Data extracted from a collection
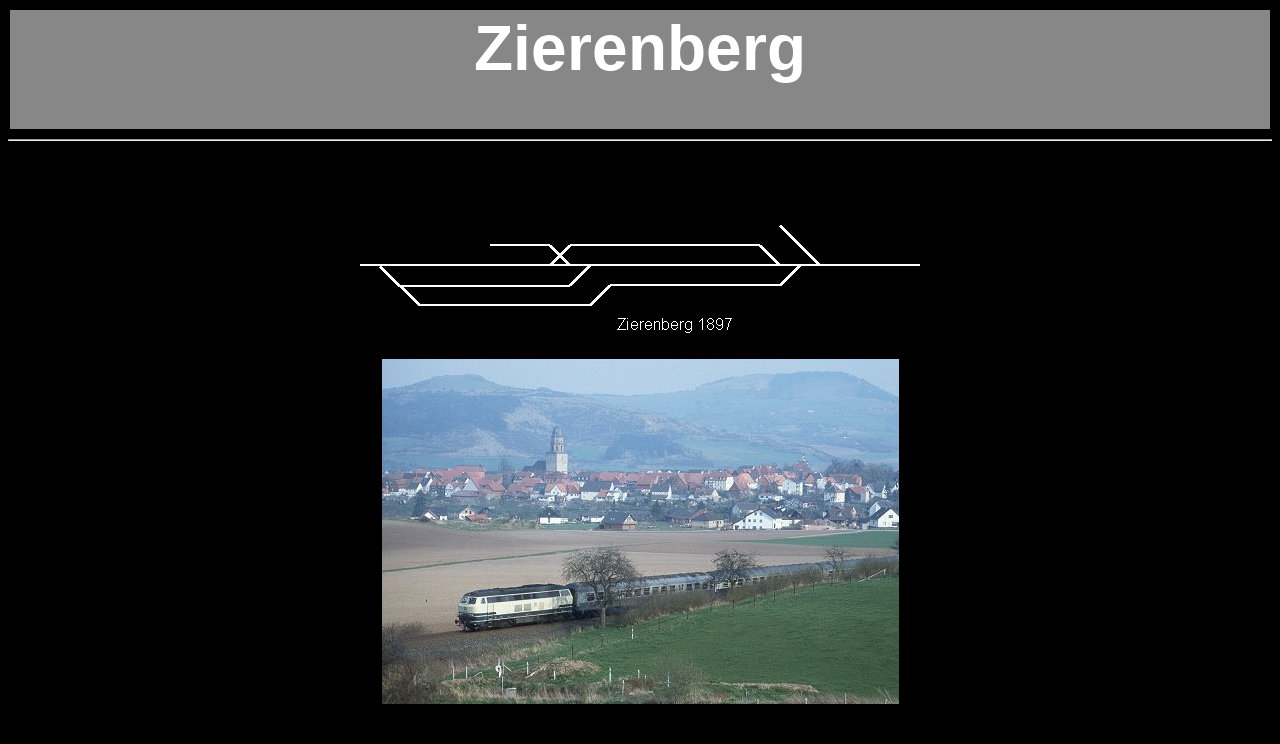

--- FILE ---
content_type: text/html
request_url: https://www.steamy.de/bahnhoefe/zierenberg/zierenberg.html
body_size: 690
content:
<html>
<head>
<meta http-equiv="content-type" content="text/html;charset=iso-8859-1">
<title>Zierenberg</title>
<link rel="stylesheet" href="../../standard.css" type="text/css">
</head>
<body >
<div>
<center>
<table border="0" width="100%">
<tr>
<td class="header">
<center>
<h1>Zierenberg</h1>
</center>
</td>
</tr>
</table>
</center>
</div>
<div>
			<hr>
		</div>
		<div align="center">
			<table border="0" cellpadding="0" cellspacing="2" width="100%">
				<tr>
					<td></td>
				</tr>
				<tr>
					<td></td>
				</tr>
				<tr>
					<td>
						<div align="center">
							<img src="zierenberg.gif" width="600" height="200" border="0"></div>
					</td>
				</tr>
				<tr>
					<td>
						<div align="center">
							<p class="legend"></p>
						</div>
					</td>
				</tr>
				<tr>
					<td>
						<div align="center">
							<img src="1985041901.jpg" width="517" height="345" border="0"></div>
					</td>
				</tr>
				<tr>
					<td>
						<div align="center"></div>
					</td>
				</tr>
				<tr>
					<td>
						<div align="center">
							</div>
					</td>
				</tr>
				<tr>
					<td>
						<div align="center"></div>
					</td>
				</tr>
				<tr>
					<td></td>
				</tr>
				<tr>
					<td></td>
				</tr>
				<tr>
					<td></td>
				</tr>
				<tr>
					<td></td>
				</tr>
				<tr>
					<td></td>
				</tr>
				<tr>
					<td></td>
				</tr>
				<tr>
					<td></td>
				</tr>
				<tr>
					<td>
						<h2>Literatur:</h2>
						<ol>
							<li>Dr. Lutz M&uuml;nzer: Entstehung und Fr&uuml;hzeit preussischer Durchgangsnebenbahnen im l&auml;ndlichen Raum - die Linien Sarnau - Volkmarsen - Warburg und Volkmarsen - Obervellmar<br>
								in Jahrbuch f&uuml;r Eisenbahngeschichte Heft 29 (1997), DGEG Karlsruhe
							<li>Dr. Lutz M&uuml;nzer: Volkmarsen- Obervellmar, abgedruckt in der 44. Erg&auml;nzungsausgabe von &quot;Neben- und Schmalspurbahnen in Deutschland einst &amp; jetzt, erschienen bei GeraNova 2003
						</ol>
					</td>
				</tr>
			</table>
		</div>
		<div>
			<hr>
			<table border="0" cellpadding="0" cellspacing="2">
				<tr>
					<td>steamy, im Mai 2004</td>
				</tr>
			</table>
		</div>
	</body>
</html>

--- FILE ---
content_type: text/css
request_url: https://www.steamy.de/standard.css
body_size: 610
content:
<html> {}
body
{
font-family:"Arial","Sans-serif","Helvetica";
background-color:000000;
color:ffffff;
font-size:1em;
}
h1
{
font-size:2em;
}
h2
{
font-size:1em;
font-weight:bold;
}
.legend
{
font-style:italic;
text-align:center;
}
.header
 { 
 color: white; 
 font-weight: bold; 
 font-size: 2em; 
 font-family: Arial, Helvetica, Geneva, Swiss, SunSans-Regular; 
 background-color: #878787; 
 text-align: center 
}
 .headline
 { 
 color: white; 
 font-weight: bold; 
 font-size: 1em; 
 font-family: Arial, Helvetica, Geneva, Swiss, SunSans-Regular; 
 background-color: #878787; 
 }
 a:link
 {
 color:white;
 }
 a:hover
 {
 color:red;
 }
 a:active
 {
 color:blue;
 }
 a:visited
 {
 color:white;
 }
</html>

Exercise objective →
Copy every entry above exactly as it stands, but leave the pictures out.

Output of the exercise →
--- FILE ---
content_type: text/html
request_url: https://www.steamy.de/bahnhoefe/zierenberg/zierenberg.html
body_size: 690
content:
<html>
<head>
<meta http-equiv="content-type" content="text/html;charset=iso-8859-1">
<title>Zierenberg</title>
<link rel="stylesheet" href="../../standard.css" type="text/css">
</head>
<body >
<div>
<center>
<table border="0" width="100%">
<tr>
<td class="header">
<center>
<h1>Zierenberg</h1>
</center>
</td>
</tr>
</table>
</center>
</div>
<div>
			<hr>
		</div>
		<div align="center">
			<table border="0" cellpadding="0" cellspacing="2" width="100%">
				<tr>
					<td></td>
				</tr>
				<tr>
					<td></td>
				</tr>
				<tr>
					<td>
						<div align="center">
							<img src="zierenberg.gif" width="600" height="200" border="0"></div>
					</td>
				</tr>
				<tr>
					<td>
						<div align="center">
							<p class="legend"></p>
						</div>
					</td>
				</tr>
				<tr>
					<td>
						<div align="center">
							<img src="1985041901.jpg" width="517" height="345" border="0"></div>
					</td>
				</tr>
				<tr>
					<td>
						<div align="center"></div>
					</td>
				</tr>
				<tr>
					<td>
						<div align="center">
							</div>
					</td>
				</tr>
				<tr>
					<td>
						<div align="center"></div>
					</td>
				</tr>
				<tr>
					<td></td>
				</tr>
				<tr>
					<td></td>
				</tr>
				<tr>
					<td></td>
				</tr>
				<tr>
					<td></td>
				</tr>
				<tr>
					<td></td>
				</tr>
				<tr>
					<td></td>
				</tr>
				<tr>
					<td></td>
				</tr>
				<tr>
					<td>
						<h2>Literatur:</h2>
						<ol>
							<li>Dr. Lutz M&uuml;nzer: Entstehung und Fr&uuml;hzeit preussischer Durchgangsnebenbahnen im l&auml;ndlichen Raum - die Linien Sarnau - Volkmarsen - Warburg und Volkmarsen - Obervellmar<br>
								in Jahrbuch f&uuml;r Eisenbahngeschichte Heft 29 (1997), DGEG Karlsruhe
							<li>Dr. Lutz M&uuml;nzer: Volkmarsen- Obervellmar, abgedruckt in der 44. Erg&auml;nzungsausgabe von &quot;Neben- und Schmalspurbahnen in Deutschland einst &amp; jetzt, erschienen bei GeraNova 2003
						</ol>
					</td>
				</tr>
			</table>
		</div>
		<div>
			<hr>
			<table border="0" cellpadding="0" cellspacing="2">
				<tr>
					<td>steamy, im Mai 2004</td>
				</tr>
			</table>
		</div>
	</body>
</html>

--- FILE ---
content_type: text/css
request_url: https://www.steamy.de/standard.css
body_size: 610
content:
<html> {}
body
{
font-family:"Arial","Sans-serif","Helvetica";
background-color:000000;
color:ffffff;
font-size:1em;
}
h1
{
font-size:2em;
}
h2
{
font-size:1em;
font-weight:bold;
}
.legend
{
font-style:italic;
text-align:center;
}
.header
 { 
 color: white; 
 font-weight: bold; 
 font-size: 2em; 
 font-family: Arial, Helvetica, Geneva, Swiss, SunSans-Regular; 
 background-color: #878787; 
 text-align: center 
}
 .headline
 { 
 color: white; 
 font-weight: bold; 
 font-size: 1em; 
 font-family: Arial, Helvetica, Geneva, Swiss, SunSans-Regular; 
 background-color: #878787; 
 }
 a:link
 {
 color:white;
 }
 a:hover
 {
 color:red;
 }
 a:active
 {
 color:blue;
 }
 a:visited
 {
 color:white;
 }
</html>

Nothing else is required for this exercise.